Until recently, the main type of protection for at-risk individuals used by Wiltshire Police was fixed alarm units within their homes. However, these provided no protection for victims away from home, which severely limited their effectiveness. To address this problem, the force carried out an extensive evaluation of portable personal safety devices and services. Personal safety devices provide victims with an enhanced sense of security – a “virtual sanctuary” – which enables them to carry on with their normal lives and also, in many cases, eliminates the need for disruptive relocation. An extensive review of the systems available confirmed that the versatility of the devices was an important factor; for example, the automatic capture and transmission of GPS location data and two-way audio facilities. The use of the GPRS high-speed mobile data network for communication was important, but the ability to automatically fall back to the GSM service in areas where no GPRS signal is available was also a great benefit.
It was also important that the devices themselves were backed up by an efficient and comprehensive response service. This needed to combine the shortest possible response time with effective victim support, while capturing all of the incident-related data and audio that may be of use to the police.
Wiltshire Police identified Skyguard’s personal safety devices as meeting all the necessary criteria and a pilot trial involving ten units was implemented. When this proved satisfactory Wiltshire Police ordered a further 50 units and these are now used to protect potential victims of domestic violence but, on a small number of occasions, they have also been issued to witnesses requiring additional protection.
“Apart from their ability to work almost anywhere, another benefit of these portable devices is that they require no installation,” said Detective Inspector Tim Corner of the Wiltshire Police Public Protection Department in Swindon.
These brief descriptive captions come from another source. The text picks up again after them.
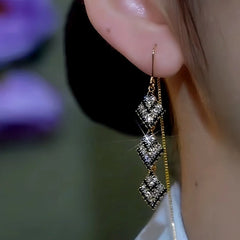 Model showcasing the dangle and style of the 14K Gold-Plated Tripple-Layer Black And White Diamond Threader Earrings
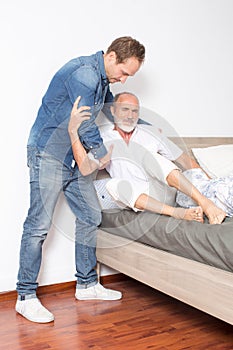 Male nurse helps man out of bed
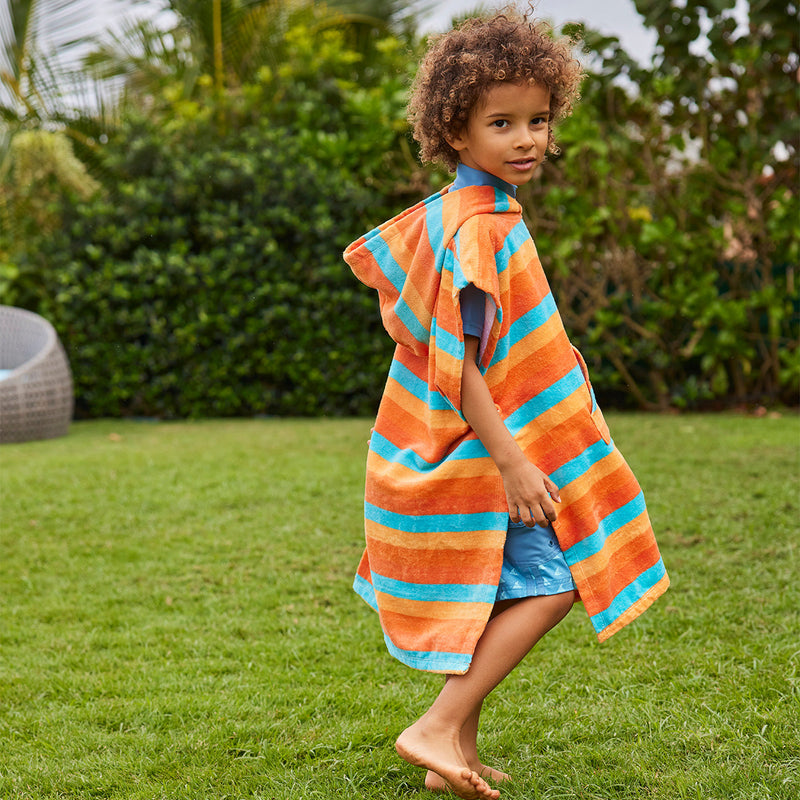 boy in kid's hooded beach poncho in sunset stripe|sunset-stripe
“The fixed units we were using previously took an officer at least an hour to install, whereas with portable personal safety devices setting up takes just a few minutes, and that includes the time it takes to show the user how the unit operates.”
The high level of confidence that the units provide for at-risk persons was demonstrated recently when a user made an alarm call because she thought she had seen her previous assailant approaching her. As it turned out, she was mistaken, but using the unit’s two-way audio facility and working with the GPS co-ordinates that it had provided, Wiltshire Police were able to give the user an accurate and detailed description of her surroundings, even though she was away from her home.
The units have also proved their worth in situations where there was no input from the user. In two recent cases, protected individuals were thought to have gone missing. In the first instance, the user’s unit was interrogated remotely by the control centre to ascertain its GPS co-ordinates. With this information, the user was found quickly and easily.
In the second instance, a similar remote interrogation attempt failed, as the user had not ensured that the batteries of their unit were properly charged. However, by looking at the stored GPS data sent from the unit before the batteries expired, the Skyguard team was able to work out the movements of the user in the time leading up to their supposed disappearance. Once again, this provided Wiltshire Police with all of the information they needed to locate them quickly.
DI Corner concludes: “The ‘virtual sanctuary’ that the devices provide means that not only can at-risk persons remain living in their own homes, which is always preferable, but also offers them the same level of protection whenever they leave their house. Furthermore, the information provided by the units and their support services helps us to respond to incidents rapidly and efficiently, thereby ensuring that we meet our primary objective of providing the best possible service to all members of the public.”